Et les journalistes dans tout ça ?

– J-M C: On parle parfois du journaliste « Shiva », à qui on va demander de tout faire. En réalité, une nouvelle structuration apparaît : une distinction se dessine fortement entre des journalistes qui produisent l’information sans forcément tenir compte du support, et un autre type de journalistes, les éditeurs, emprunté au terme anglo-saxon editors. Ceux-ci ont un rôle plus étendu que les secrétaires de rédaction (SR) classiques : dans certains médias, ce sont eux qui choisissent d’adapter les productions pour chaque support, comme au Guardian, par exemple. En France, une grosse marche reste donc à gravir pour les SR, afin de prendre en main cette fonction d’édition dans un sens large. Chez les producteurs, le grand défi consiste à obtenir une information suffisamment intéressante pour convaincre le lecteur d’acheter l’information. Un autre volet apparaît également : le fast-checking, comme Les Décodeurs du Monde, mais également le datajournalisme. De nouveaux profils apparaissent aussi : chez Ouest-France existe par exemple une équipe de l’Edition du soir, avec une organisation et des profils différents (graphistes, etc), qui produisent un contenu éditorial original.

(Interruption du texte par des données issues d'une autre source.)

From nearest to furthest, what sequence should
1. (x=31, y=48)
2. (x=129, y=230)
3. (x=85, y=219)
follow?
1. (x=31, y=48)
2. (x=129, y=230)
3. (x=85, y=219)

Comment va se jouer la monétisation de l’information ?

– J-M C: Avant on raisonnait tous publics. Il y a aujourd’hui une forte tendance à la personnalisation, c’est à dire au journal à la carte, où les contenus s’adaptent aux goûts des lecteurs. Une partie de la PQR va axer son offre vers une partie du public seulement : Nice Matin propose par exemple un journal de solutions. Par ailleurs, toutes les formes de presse ne donneront pas la même place au papier. Mais la presse n’est pas morte, loin de là : au Monde, le portefeuille d’abonnés a augmenté, avec plus de 100 000 abonnés et de nouveaux journalistes ont été recrutés. Idem au New York Times, qui a doublé son nombre d’abonnés payants fin 2017! L’épée de Damoclès reste aujourd’hui le mode de distribution de la presse, qui a récemment été mise en lumière par les difficultés de Presstalis. Si on fabrique de la presse papier mais que l’on ne peux plus arriver aux lecteurs, cela posera un problème.